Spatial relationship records
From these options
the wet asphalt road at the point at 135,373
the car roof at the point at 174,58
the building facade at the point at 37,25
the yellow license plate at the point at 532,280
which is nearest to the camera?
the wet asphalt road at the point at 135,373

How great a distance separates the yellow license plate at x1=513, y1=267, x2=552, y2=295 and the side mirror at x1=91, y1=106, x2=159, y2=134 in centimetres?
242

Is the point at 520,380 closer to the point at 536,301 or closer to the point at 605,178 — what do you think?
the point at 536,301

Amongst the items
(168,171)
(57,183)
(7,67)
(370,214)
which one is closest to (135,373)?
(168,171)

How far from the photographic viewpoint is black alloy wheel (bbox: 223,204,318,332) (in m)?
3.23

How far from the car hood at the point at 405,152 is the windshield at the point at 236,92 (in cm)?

# PROBLEM STATEMENT
Quote the data above in full, changing nothing.

# ANSWER TO THE EXERCISE
From these options
the wet asphalt road at the point at 135,373
the car roof at the point at 174,58
the building facade at the point at 37,25
the yellow license plate at the point at 532,280
which is nearest to the camera?
the wet asphalt road at the point at 135,373

How great a distance separates the yellow license plate at x1=513, y1=267, x2=552, y2=295 and the side mirror at x1=91, y1=106, x2=159, y2=134 in centimetres?
242

Is the point at 520,380 closer to the point at 536,301 or closer to the point at 605,178 — what do you think?
the point at 536,301

Amongst the items
(168,171)
(57,183)
(7,67)
(370,214)
which one is closest to (135,373)?
(168,171)

How far from the photographic viewpoint is black alloy wheel (bbox: 223,204,318,332) (in m)?
3.23

How far from the car hood at the point at 405,152 is the windshield at the point at 236,92 (in cm)?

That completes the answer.